→ **TASK REQUIREMENTS**
Using the listing below, keep only the lines with the word "site" and copy them.

→ **DATA RECORDS**

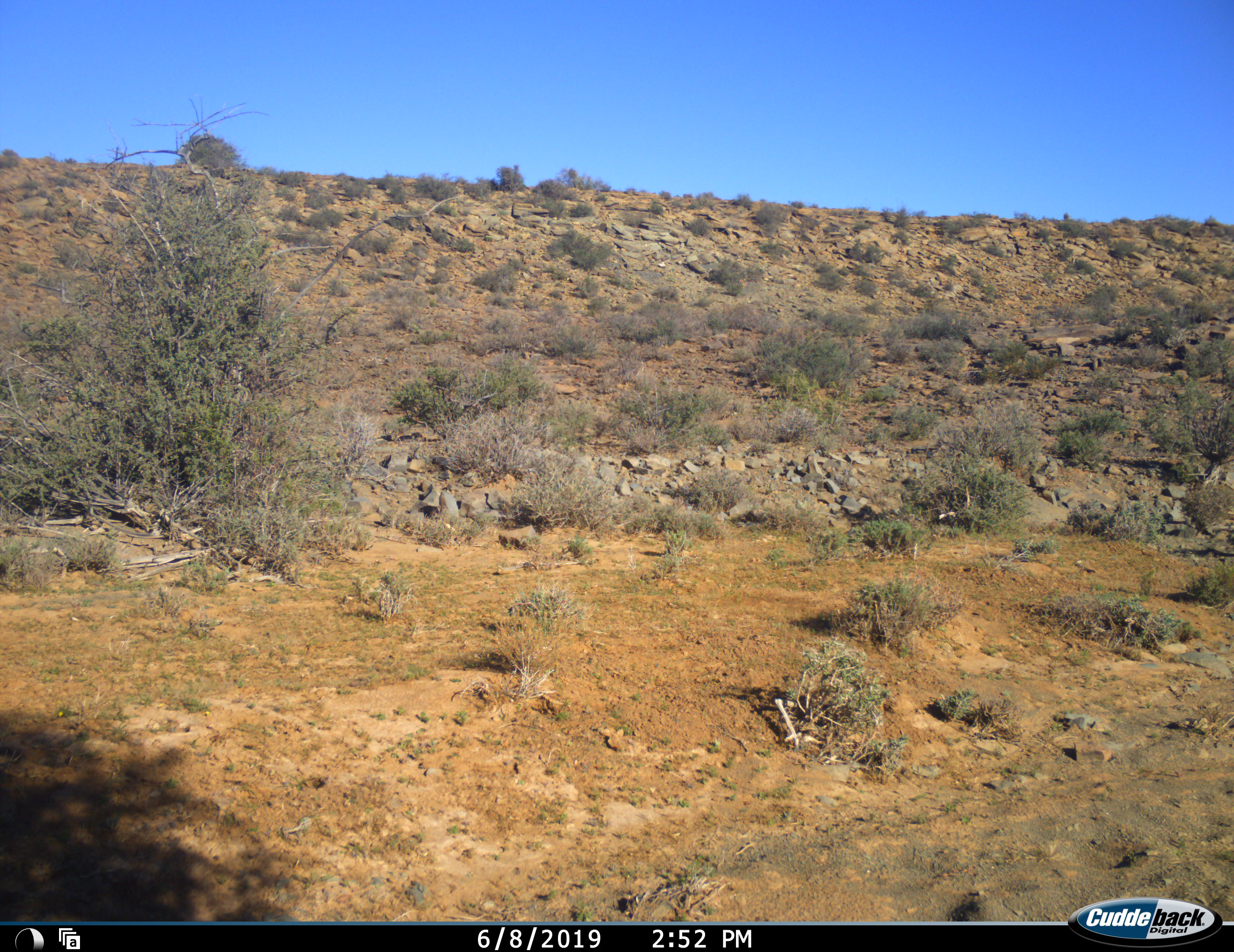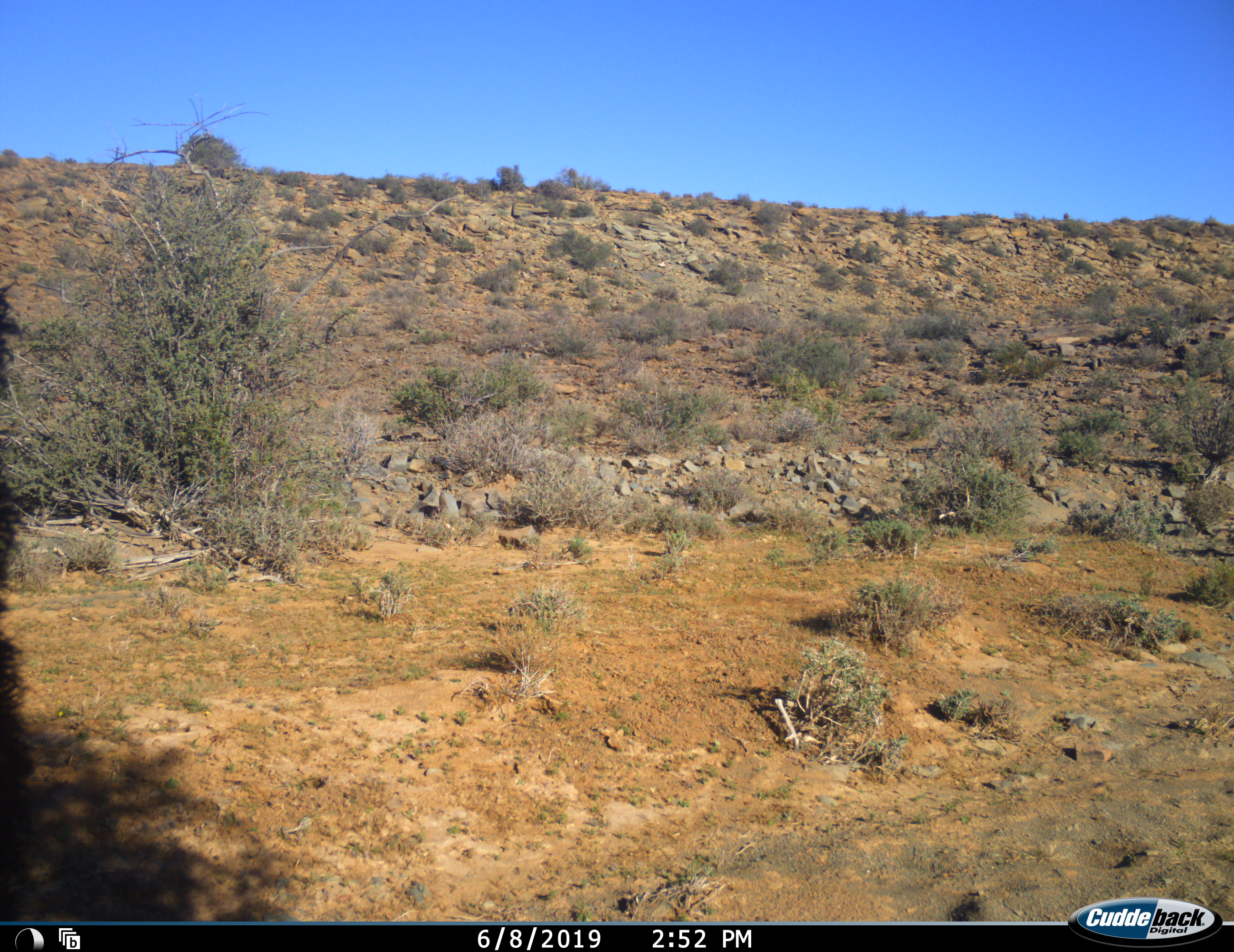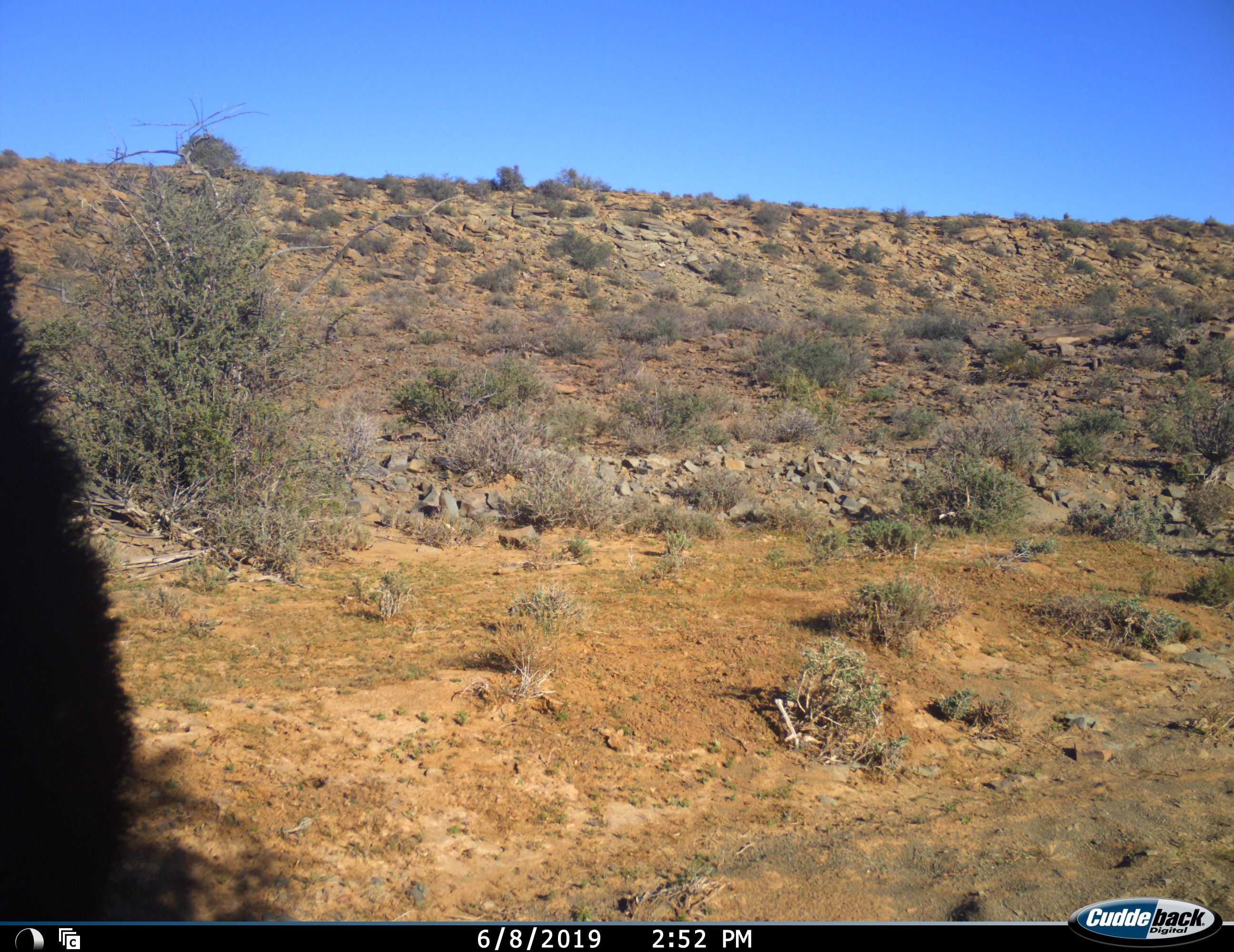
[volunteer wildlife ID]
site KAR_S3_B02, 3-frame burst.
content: unidentified animal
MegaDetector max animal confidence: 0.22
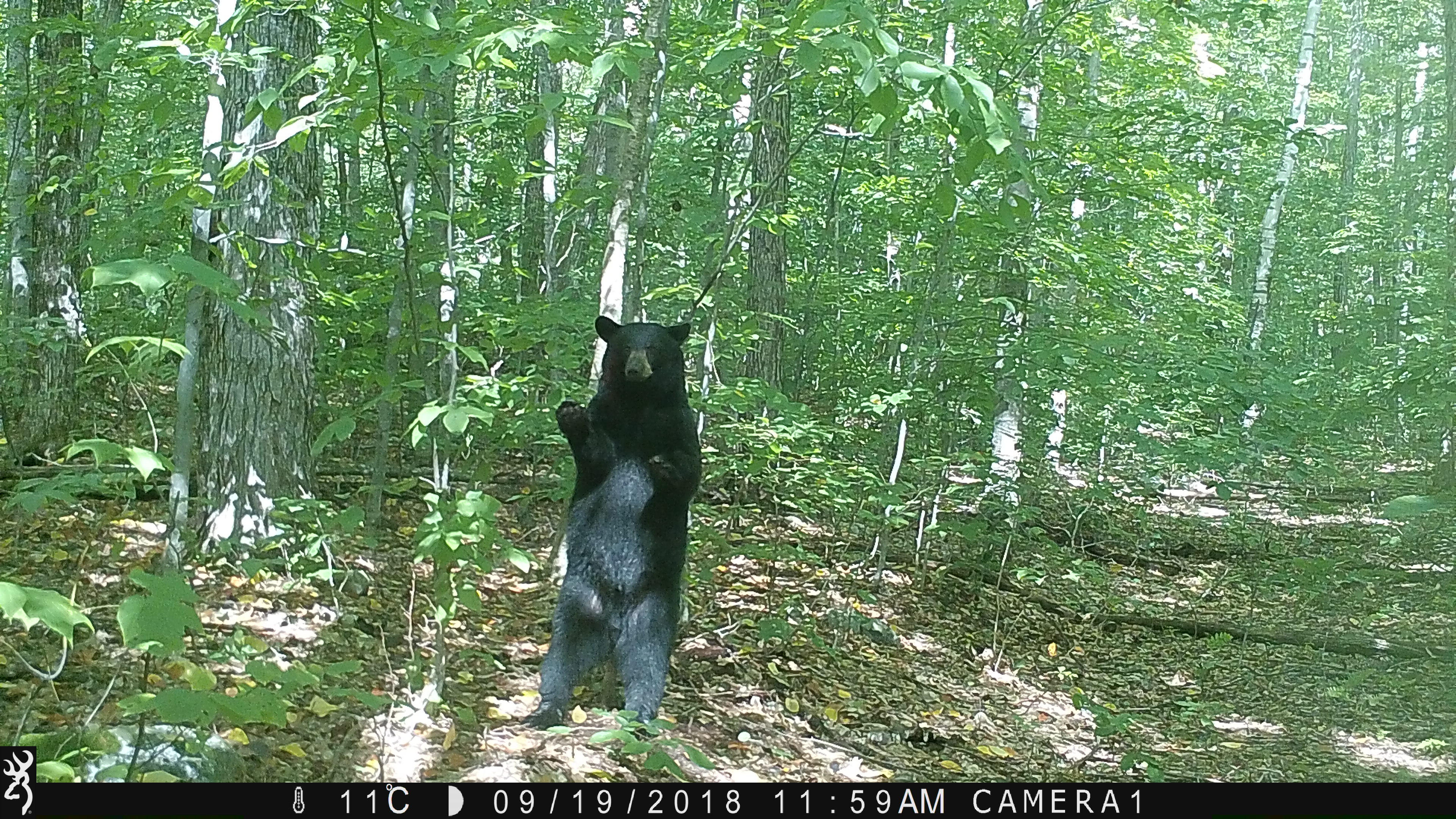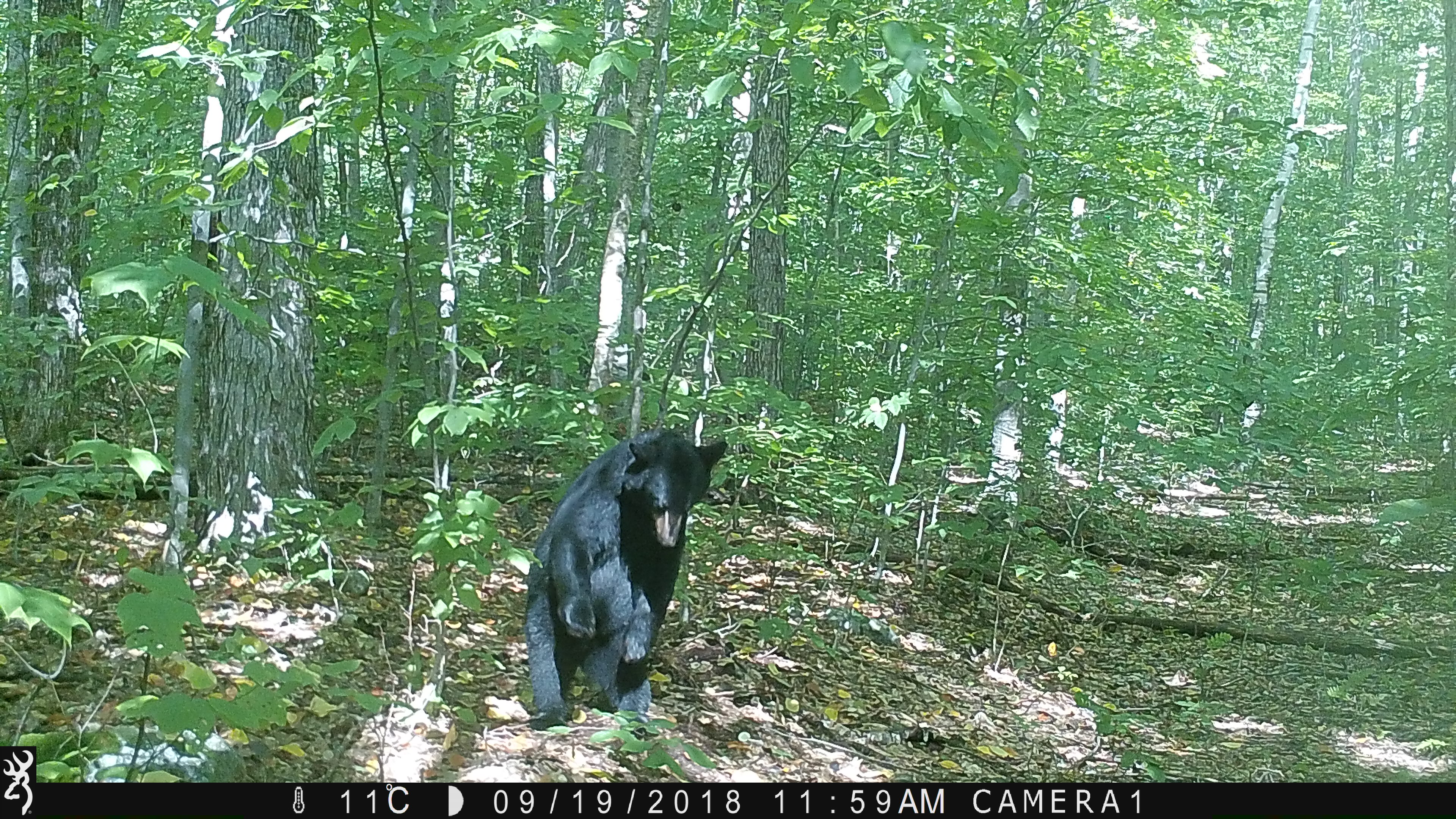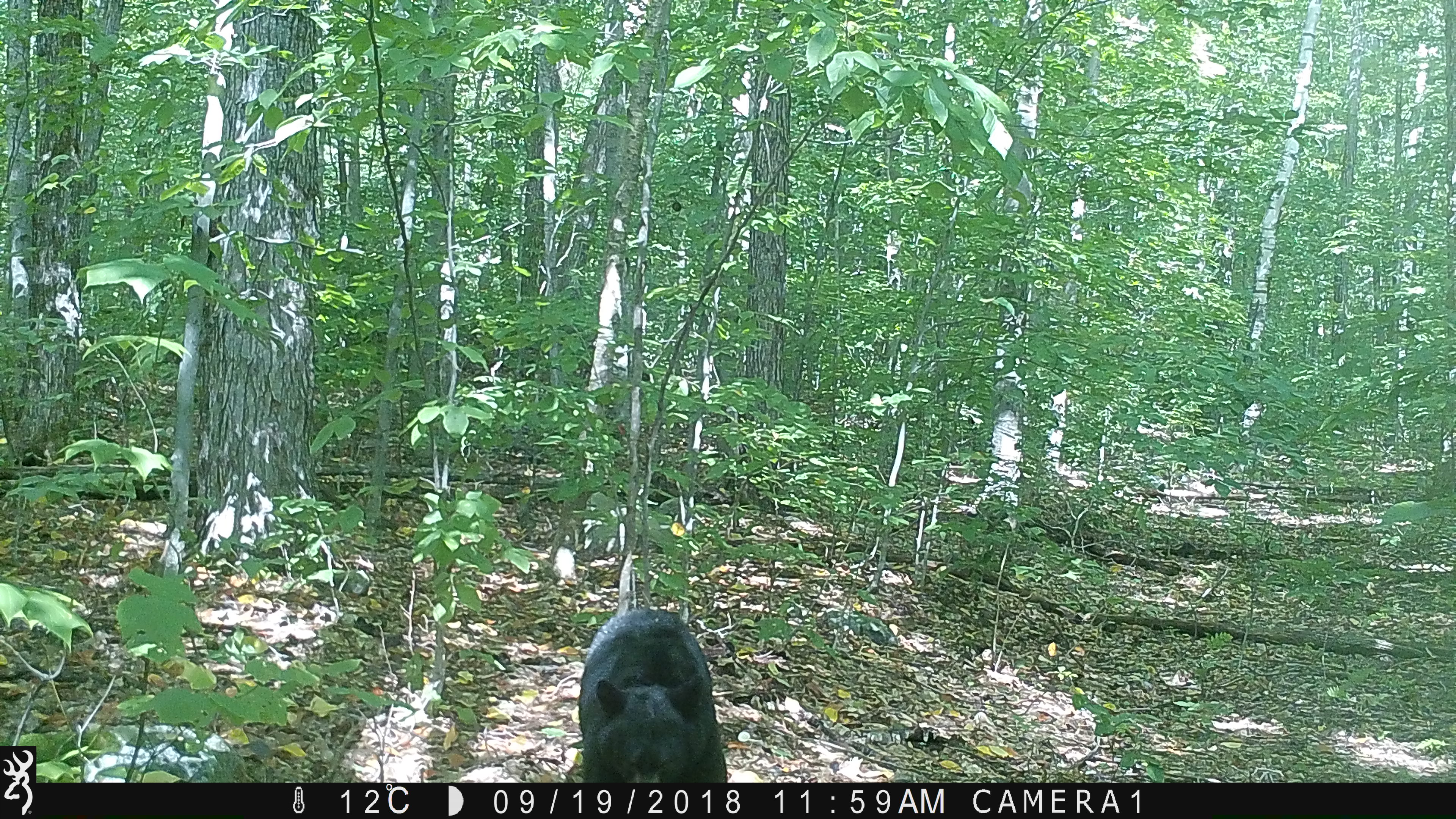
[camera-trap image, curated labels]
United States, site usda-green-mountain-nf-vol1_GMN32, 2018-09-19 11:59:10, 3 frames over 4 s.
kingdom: Animalia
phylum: Chordata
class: Mammalia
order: Carnivora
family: Ursidae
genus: Ursus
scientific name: Ursus americanus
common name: black bear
Black bear (Ursus americanus).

→ **RESULT OF THE EXERCISE**
site KAR_S3_B02, 3-frame burst.
United States, site usda-green-mountain-nf-vol1_GMN32, 2018-09-19 11:59:10, 3 frames over 4 s.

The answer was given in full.